* [ABOUT THIS TASK]
Could you repeat word for word only the lines from the one containing "For a 1.6 solar" to the last line of the data below?

* [DATA SHOWN]
# # #

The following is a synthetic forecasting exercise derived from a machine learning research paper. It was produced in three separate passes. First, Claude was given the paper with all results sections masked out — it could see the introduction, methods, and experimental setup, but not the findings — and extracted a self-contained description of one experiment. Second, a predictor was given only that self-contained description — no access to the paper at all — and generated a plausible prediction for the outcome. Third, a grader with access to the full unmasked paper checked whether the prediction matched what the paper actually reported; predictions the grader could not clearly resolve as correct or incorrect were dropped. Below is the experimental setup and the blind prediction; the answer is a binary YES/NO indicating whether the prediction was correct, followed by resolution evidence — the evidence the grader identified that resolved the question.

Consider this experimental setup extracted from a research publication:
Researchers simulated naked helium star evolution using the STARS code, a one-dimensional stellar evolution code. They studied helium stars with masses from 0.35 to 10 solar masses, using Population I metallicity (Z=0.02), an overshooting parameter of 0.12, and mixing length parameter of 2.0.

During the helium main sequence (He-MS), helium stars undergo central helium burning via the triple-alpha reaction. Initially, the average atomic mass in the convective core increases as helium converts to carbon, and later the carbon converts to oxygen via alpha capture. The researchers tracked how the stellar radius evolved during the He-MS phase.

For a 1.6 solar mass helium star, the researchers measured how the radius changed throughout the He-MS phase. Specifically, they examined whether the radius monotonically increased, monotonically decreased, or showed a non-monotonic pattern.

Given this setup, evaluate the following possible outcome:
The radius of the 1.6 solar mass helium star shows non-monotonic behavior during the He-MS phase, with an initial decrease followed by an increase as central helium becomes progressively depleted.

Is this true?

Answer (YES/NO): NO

# # #

* [TASK RESPONSE]
For a 1.6 solar mass helium star, the researchers measured how the radius changed throughout the He-MS phase. Specifically, they examined whether the radius monotonically increased, monotonically decreased, or showed a non-monotonic pattern.

Given this setup, evaluate the following possible outcome:
The radius of the 1.6 solar mass helium star shows non-monotonic behavior during the He-MS phase, with an initial decrease followed by an increase as central helium becomes progressively depleted.

Is this true?

Answer (YES/NO): NO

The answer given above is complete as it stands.